Wow, theyt are beautiful. I have a doe who kidded twice with those black and white markings but as soon as we changed the buck, she kidden solid black with cream on the lags and belly and a silver with cream. The buck seems to make a load of a difference in what you get! I hope your ladies will throw the colors you want them to in Febuary. Ive got 4 does kidding in Febuary.

CJ


----------



## Crissa (Oct 7, 2007)

They're BEAUTIFUL!!! And so incredibly adorable!


----------



## HollowbeadRanch (Oct 5, 2007)

Thanks! Yes, I am anxious to see what Toby and Brownie will produce!! Keeping my fingers crossed for lots of color


----------



## kelebek (Oct 5, 2007)

ok - here is a couple more kids that if they go missing, no need to look in Idaho - hehehe!

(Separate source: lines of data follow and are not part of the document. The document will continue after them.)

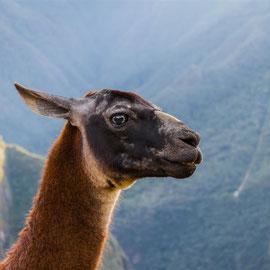 Lama |  llama  (Lama glama) -- Peru / Centro De Rescate Taricaya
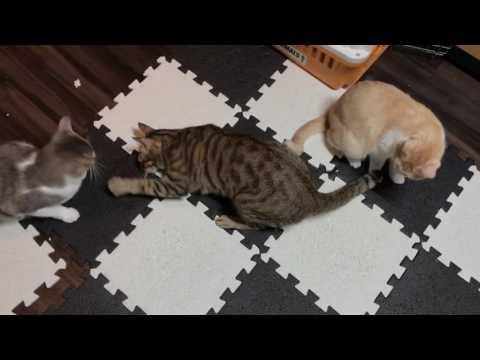酔っ払った猫たち?!またたびで狂いまくる猫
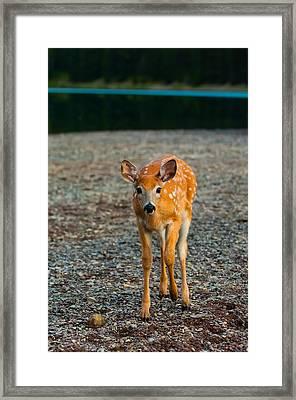 Bambi Framed Print by Sebastian Musial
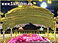 Baba Narinder Singh Sahib said that in the sacred presence of Baba Nand Singh Ji Maharaj...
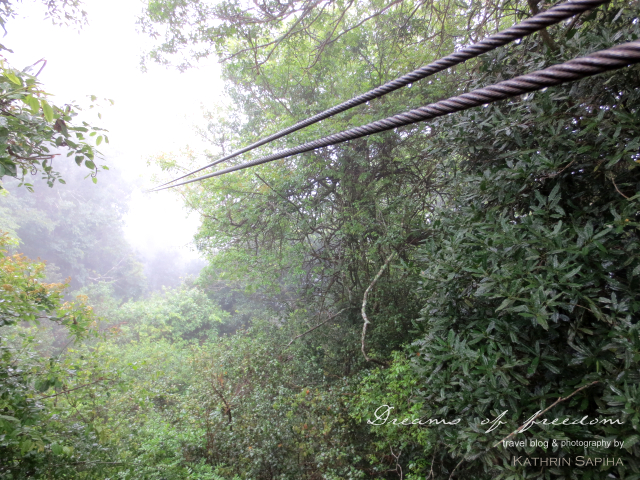 Zip Lining in the South African jungle - Karkloof Canopy Tour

They are so cute! Congrats!


----------



## HollowbeadRanch (Oct 5, 2007)

Thanks! Wendy is ALOT smaller than Gus. In my opinion her mom was bred too young. So we put Wendy and her Mom and Gus and his Mom in the same stall so the babies could help keep eachother warm. Things have been going great with them!! They are both adorable! :wink:


----------



## goathappy (Oct 5, 2007)

They are beautiful!! I love that color  Congrats!!


----------



## HollowbeadRanch (Oct 5, 2007)

Thank You!!


----------



## StaceyRosado (Oct 5, 2007)

Brandi they are adorable. Congratulations


----------



## HollowbeadRanch (Oct 5, 2007)

Thank you!!


----------



## goatiegurl*Oh (Nov 11, 2007)

Congratulations, they are very cute!


----------



## LiddleGoteGurl (Nov 29, 2007)

They are sooo cute! Congrats!!!


----------



## sweetgoats (Oct 18, 2007)

I have to say that there is nothing better then a sweet surprise like that. Congratulations


----------



## HollowbeadRanch (Oct 5, 2007)

Thank you!! They are a handful!!!


----------



## liz (Oct 5, 2007)

Congratulations! And lucky you to get a buckling with blue eyes! Will you keep him? They look so adorable...its totally different seeing the black on white instead of white on black!


----------



## Sweet Gum Minis (Oct 6, 2007)

Awwwww what cuties!!!


----------



## HollowbeadRanch (Oct 5, 2007)

Thanks Everyone!!!


liz said:


> Congratulations! And lucky you to get a buckling with blue eyes! Will you keep him? They look so adorable...its totally different seeing the black on white instead of white on black!


Thank you! No, he is up for sale. I can't keep him because he is related to about 50% of my herd. I am on the waiting list with a couple of farms for a Chocolate, Tri-Color, or Black and Brown Buckling with Blue-Eyes. I am hoping that one of their Does delivers one this Spring.


----------